● Dataset items
##############################
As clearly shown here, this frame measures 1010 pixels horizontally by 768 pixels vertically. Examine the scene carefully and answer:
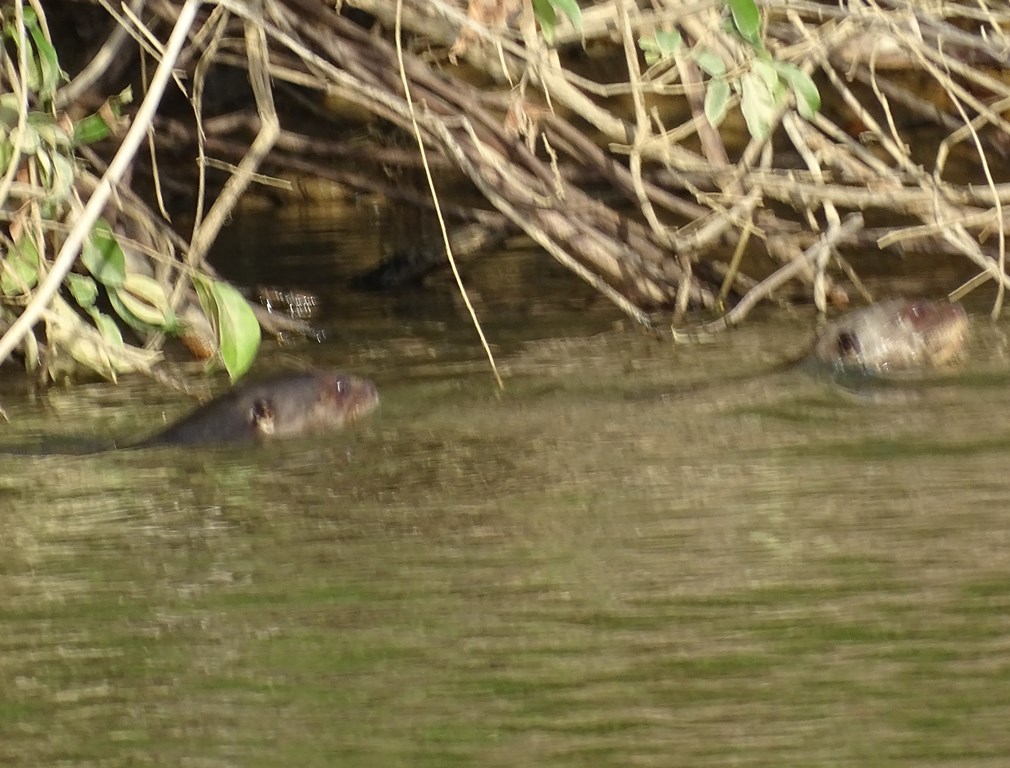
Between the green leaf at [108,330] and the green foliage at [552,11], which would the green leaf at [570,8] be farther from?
the green leaf at [108,330]

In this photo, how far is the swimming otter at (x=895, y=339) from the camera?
2746 millimetres

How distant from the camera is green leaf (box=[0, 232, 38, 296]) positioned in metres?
2.48

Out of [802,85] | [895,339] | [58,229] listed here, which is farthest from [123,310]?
[895,339]

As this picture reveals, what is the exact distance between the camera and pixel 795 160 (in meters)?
4.14

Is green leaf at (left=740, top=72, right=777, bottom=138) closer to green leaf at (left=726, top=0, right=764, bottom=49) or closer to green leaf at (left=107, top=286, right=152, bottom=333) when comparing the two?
green leaf at (left=726, top=0, right=764, bottom=49)

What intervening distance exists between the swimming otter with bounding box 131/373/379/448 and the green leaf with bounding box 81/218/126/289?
10.0 inches

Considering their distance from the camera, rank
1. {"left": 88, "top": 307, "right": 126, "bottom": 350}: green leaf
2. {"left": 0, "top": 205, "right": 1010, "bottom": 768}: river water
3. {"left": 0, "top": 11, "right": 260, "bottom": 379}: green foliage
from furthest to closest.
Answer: {"left": 88, "top": 307, "right": 126, "bottom": 350}: green leaf
{"left": 0, "top": 11, "right": 260, "bottom": 379}: green foliage
{"left": 0, "top": 205, "right": 1010, "bottom": 768}: river water

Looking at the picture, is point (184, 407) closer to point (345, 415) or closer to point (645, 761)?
point (345, 415)

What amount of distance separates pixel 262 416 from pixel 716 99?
Answer: 876 mm

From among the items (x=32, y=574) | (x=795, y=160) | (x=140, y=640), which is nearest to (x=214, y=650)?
(x=140, y=640)

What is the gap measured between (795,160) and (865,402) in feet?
5.89

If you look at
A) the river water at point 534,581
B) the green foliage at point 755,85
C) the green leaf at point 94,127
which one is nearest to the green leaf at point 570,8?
the green foliage at point 755,85

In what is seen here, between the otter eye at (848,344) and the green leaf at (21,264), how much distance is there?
1384 mm

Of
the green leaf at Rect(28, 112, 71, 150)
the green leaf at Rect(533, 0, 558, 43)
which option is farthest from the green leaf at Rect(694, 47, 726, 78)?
the green leaf at Rect(28, 112, 71, 150)
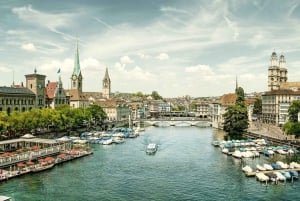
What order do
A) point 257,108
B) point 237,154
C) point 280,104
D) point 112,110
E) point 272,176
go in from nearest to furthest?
point 272,176 → point 237,154 → point 280,104 → point 112,110 → point 257,108

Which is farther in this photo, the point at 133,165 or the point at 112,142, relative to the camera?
the point at 112,142

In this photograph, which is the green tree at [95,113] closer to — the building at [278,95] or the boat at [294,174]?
the building at [278,95]

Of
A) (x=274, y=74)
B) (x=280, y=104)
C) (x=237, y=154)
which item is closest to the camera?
(x=237, y=154)

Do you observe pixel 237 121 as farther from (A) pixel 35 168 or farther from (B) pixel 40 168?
(A) pixel 35 168

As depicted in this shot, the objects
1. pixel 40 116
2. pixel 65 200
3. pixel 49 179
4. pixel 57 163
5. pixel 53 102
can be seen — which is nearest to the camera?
pixel 65 200

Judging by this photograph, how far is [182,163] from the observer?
6056 cm

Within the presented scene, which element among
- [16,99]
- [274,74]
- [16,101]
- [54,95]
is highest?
[274,74]

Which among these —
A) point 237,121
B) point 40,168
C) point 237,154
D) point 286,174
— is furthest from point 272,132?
point 40,168

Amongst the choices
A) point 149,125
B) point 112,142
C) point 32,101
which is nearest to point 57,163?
point 112,142

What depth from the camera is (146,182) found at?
4772cm

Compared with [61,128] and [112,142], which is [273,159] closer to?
[112,142]

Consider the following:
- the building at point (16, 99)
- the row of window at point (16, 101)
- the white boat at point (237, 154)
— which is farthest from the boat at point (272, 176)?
the row of window at point (16, 101)

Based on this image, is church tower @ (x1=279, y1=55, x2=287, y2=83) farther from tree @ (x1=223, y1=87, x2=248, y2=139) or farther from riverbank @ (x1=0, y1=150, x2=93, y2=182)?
riverbank @ (x1=0, y1=150, x2=93, y2=182)

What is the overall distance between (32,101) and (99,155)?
144ft
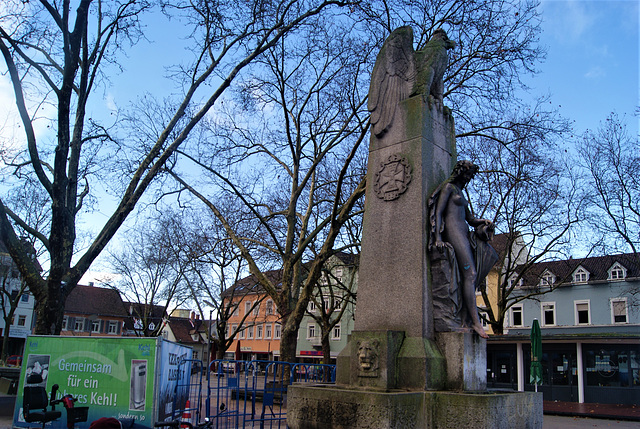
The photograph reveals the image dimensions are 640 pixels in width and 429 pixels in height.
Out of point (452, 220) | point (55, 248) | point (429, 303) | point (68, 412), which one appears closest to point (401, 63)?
point (452, 220)

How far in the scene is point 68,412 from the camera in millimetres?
7707

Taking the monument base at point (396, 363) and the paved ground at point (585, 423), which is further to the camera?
the paved ground at point (585, 423)

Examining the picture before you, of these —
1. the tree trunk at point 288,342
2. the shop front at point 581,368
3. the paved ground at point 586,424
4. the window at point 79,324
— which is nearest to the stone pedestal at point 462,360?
the paved ground at point 586,424

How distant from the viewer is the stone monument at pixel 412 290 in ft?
17.5

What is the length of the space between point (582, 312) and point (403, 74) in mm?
37939

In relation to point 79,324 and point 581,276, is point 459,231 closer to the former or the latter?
point 581,276

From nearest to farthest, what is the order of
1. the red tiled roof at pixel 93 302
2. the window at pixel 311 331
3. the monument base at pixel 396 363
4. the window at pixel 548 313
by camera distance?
the monument base at pixel 396 363 < the window at pixel 548 313 < the window at pixel 311 331 < the red tiled roof at pixel 93 302

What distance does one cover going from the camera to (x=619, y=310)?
123 feet

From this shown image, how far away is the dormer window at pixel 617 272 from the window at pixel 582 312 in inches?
100

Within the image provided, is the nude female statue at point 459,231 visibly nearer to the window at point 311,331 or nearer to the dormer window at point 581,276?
the dormer window at point 581,276

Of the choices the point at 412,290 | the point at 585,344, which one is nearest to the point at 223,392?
the point at 412,290

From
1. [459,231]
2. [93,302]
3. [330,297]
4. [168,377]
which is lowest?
[168,377]

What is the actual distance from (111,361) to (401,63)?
6.13 m

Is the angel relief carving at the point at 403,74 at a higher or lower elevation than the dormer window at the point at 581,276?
lower
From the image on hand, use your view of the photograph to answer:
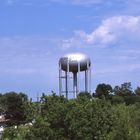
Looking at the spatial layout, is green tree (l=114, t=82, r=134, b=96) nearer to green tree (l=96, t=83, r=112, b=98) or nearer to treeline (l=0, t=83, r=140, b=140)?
green tree (l=96, t=83, r=112, b=98)

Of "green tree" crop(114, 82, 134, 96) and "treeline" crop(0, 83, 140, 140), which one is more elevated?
"green tree" crop(114, 82, 134, 96)

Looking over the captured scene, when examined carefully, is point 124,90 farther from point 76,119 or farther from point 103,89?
point 76,119

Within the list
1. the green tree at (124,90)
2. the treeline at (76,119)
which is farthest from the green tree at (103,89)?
the treeline at (76,119)

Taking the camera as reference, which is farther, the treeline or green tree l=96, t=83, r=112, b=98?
green tree l=96, t=83, r=112, b=98

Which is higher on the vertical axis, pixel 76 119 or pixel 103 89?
pixel 103 89

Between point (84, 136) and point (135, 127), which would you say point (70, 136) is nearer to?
point (84, 136)

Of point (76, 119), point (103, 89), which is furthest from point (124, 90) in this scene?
point (76, 119)

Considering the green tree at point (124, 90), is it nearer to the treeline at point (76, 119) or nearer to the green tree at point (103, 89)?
the green tree at point (103, 89)

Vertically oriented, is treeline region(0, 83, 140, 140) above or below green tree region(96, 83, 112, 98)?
below

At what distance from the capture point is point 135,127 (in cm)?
3956

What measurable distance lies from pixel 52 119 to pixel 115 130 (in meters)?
5.59

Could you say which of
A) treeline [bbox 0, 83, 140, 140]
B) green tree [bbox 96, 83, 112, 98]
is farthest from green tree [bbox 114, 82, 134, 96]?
treeline [bbox 0, 83, 140, 140]

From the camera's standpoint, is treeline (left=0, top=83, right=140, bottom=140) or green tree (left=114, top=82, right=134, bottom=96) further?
green tree (left=114, top=82, right=134, bottom=96)

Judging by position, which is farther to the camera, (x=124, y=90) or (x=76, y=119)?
(x=124, y=90)
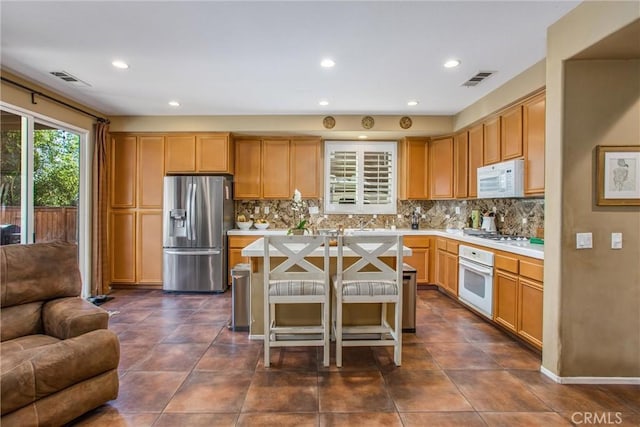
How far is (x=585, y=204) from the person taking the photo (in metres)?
2.39

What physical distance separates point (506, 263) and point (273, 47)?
2.97 meters

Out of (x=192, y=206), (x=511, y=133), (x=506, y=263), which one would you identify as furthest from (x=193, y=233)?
(x=511, y=133)

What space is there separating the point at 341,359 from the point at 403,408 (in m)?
0.69

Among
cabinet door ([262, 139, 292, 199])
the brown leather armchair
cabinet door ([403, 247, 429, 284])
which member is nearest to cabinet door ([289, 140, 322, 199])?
cabinet door ([262, 139, 292, 199])

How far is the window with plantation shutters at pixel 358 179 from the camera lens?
5.65 metres

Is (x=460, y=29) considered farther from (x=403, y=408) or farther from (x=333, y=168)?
(x=333, y=168)

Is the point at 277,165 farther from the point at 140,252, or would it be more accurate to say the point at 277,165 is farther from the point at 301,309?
the point at 301,309

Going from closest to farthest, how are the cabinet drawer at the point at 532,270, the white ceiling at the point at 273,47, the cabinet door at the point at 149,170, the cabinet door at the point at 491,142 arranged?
the white ceiling at the point at 273,47
the cabinet drawer at the point at 532,270
the cabinet door at the point at 491,142
the cabinet door at the point at 149,170

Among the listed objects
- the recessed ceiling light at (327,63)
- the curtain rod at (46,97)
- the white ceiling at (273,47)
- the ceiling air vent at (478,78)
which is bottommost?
the curtain rod at (46,97)

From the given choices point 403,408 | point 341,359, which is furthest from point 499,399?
point 341,359

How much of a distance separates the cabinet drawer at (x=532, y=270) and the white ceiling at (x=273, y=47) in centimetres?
188

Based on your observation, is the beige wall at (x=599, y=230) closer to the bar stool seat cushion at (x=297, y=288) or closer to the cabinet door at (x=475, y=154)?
the bar stool seat cushion at (x=297, y=288)

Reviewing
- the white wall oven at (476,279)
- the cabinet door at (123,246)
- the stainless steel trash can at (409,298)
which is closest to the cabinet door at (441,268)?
the white wall oven at (476,279)

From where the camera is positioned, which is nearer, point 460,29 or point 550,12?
point 550,12
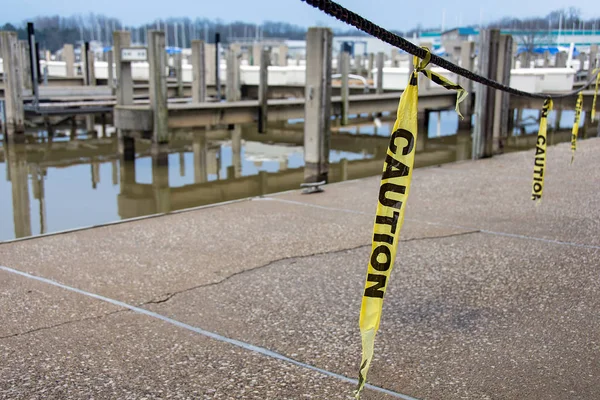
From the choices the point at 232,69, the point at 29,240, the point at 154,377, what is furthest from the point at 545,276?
the point at 232,69

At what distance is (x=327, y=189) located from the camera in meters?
8.60

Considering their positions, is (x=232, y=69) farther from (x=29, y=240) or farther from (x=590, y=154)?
(x=29, y=240)

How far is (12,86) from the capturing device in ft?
55.7

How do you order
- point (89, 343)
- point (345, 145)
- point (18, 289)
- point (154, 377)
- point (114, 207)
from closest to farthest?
point (154, 377) → point (89, 343) → point (18, 289) → point (114, 207) → point (345, 145)

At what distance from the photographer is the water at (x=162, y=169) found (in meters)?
10.9

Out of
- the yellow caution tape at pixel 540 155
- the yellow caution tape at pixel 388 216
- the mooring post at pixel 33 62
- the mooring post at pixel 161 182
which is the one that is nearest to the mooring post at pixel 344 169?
the mooring post at pixel 161 182

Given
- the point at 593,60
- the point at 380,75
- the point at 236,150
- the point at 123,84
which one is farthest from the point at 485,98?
the point at 593,60

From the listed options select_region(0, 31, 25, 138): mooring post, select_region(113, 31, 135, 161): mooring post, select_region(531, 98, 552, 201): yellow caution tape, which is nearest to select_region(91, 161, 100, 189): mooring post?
select_region(113, 31, 135, 161): mooring post

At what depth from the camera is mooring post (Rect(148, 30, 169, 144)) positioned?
525 inches

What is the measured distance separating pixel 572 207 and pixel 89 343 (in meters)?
5.44

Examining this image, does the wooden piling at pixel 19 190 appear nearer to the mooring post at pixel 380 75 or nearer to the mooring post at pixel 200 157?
the mooring post at pixel 200 157

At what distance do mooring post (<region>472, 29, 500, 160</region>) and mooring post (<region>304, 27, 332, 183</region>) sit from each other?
2618 mm

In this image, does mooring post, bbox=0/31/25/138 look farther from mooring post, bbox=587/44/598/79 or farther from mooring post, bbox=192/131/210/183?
mooring post, bbox=587/44/598/79

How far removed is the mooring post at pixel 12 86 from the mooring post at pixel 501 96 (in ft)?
38.1
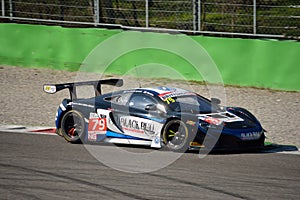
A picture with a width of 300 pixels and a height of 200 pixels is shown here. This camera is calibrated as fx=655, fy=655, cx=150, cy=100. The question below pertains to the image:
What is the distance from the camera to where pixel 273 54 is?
52.6 feet

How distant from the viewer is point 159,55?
17.2m

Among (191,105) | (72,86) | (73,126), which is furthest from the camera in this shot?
(72,86)

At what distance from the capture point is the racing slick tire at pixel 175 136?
10.8 m

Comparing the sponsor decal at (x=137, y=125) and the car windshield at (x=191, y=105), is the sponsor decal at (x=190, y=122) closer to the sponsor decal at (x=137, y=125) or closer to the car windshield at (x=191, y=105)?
the car windshield at (x=191, y=105)

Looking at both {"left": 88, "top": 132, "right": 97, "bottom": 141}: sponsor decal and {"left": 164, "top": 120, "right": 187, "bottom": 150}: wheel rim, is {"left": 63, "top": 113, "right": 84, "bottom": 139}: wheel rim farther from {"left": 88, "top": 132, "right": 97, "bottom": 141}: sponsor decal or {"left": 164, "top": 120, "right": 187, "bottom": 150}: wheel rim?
{"left": 164, "top": 120, "right": 187, "bottom": 150}: wheel rim

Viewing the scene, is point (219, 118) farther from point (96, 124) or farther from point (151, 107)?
point (96, 124)

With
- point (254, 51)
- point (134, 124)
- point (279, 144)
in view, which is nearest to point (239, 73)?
point (254, 51)

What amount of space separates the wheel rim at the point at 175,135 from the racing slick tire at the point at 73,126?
1657 millimetres

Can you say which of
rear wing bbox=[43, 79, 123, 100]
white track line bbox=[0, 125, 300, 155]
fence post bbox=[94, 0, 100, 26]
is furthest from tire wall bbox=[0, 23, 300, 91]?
rear wing bbox=[43, 79, 123, 100]

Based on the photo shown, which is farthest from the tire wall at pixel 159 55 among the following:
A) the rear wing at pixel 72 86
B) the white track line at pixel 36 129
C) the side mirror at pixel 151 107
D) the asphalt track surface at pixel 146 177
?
the side mirror at pixel 151 107

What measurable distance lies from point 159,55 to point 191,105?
19.4 ft

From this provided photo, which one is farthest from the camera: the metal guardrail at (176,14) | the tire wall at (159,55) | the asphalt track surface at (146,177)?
the metal guardrail at (176,14)

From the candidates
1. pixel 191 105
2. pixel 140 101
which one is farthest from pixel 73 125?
pixel 191 105

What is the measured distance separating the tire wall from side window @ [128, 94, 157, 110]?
5.46 metres
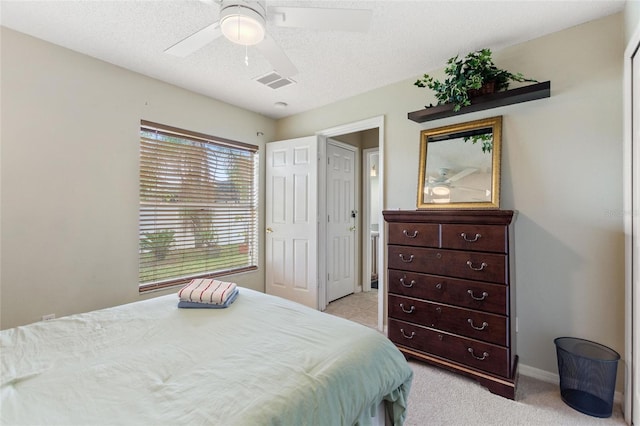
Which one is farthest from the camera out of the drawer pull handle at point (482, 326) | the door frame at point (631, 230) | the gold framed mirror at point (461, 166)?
the gold framed mirror at point (461, 166)

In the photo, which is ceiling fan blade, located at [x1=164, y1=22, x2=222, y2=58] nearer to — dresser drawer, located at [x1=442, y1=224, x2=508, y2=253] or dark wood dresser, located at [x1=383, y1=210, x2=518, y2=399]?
dark wood dresser, located at [x1=383, y1=210, x2=518, y2=399]

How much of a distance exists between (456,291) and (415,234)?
1.64 feet

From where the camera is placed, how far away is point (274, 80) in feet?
9.07

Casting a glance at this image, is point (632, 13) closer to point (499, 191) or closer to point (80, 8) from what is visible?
point (499, 191)

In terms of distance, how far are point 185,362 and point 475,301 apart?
1.83m

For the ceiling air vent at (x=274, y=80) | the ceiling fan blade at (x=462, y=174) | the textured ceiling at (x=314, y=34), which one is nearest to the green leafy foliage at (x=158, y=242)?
the textured ceiling at (x=314, y=34)

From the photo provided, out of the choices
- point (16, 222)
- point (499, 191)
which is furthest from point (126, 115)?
point (499, 191)

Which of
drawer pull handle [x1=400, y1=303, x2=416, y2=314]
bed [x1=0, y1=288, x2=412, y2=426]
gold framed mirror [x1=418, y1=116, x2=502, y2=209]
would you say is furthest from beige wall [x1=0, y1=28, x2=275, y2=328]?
gold framed mirror [x1=418, y1=116, x2=502, y2=209]

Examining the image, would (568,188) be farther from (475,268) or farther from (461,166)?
(475,268)

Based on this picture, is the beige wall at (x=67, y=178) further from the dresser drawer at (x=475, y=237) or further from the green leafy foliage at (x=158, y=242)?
the dresser drawer at (x=475, y=237)

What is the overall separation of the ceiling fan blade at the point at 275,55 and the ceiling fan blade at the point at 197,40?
0.74 feet

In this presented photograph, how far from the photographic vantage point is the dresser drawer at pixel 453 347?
6.17 ft

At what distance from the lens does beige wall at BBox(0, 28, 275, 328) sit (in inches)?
80.1

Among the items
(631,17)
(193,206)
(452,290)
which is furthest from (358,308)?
(631,17)
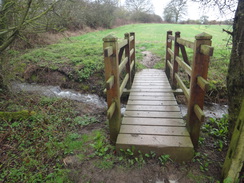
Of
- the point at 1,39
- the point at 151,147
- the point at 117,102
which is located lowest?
the point at 151,147

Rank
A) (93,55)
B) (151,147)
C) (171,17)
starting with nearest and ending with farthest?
(151,147) → (93,55) → (171,17)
##############################
● Stated task
Reproduce the items from their very beginning through the line containing "Between the green", including that line, and omit the pictures.

● Written answer
As clearly shown here, this frame measures 1010 pixels horizontally by 768 pixels vertically. Examine the scene carefully and answer:
Between the green leaf at [108,330] and the green foliage at [552,11], which would the green leaf at [570,8] be farther from?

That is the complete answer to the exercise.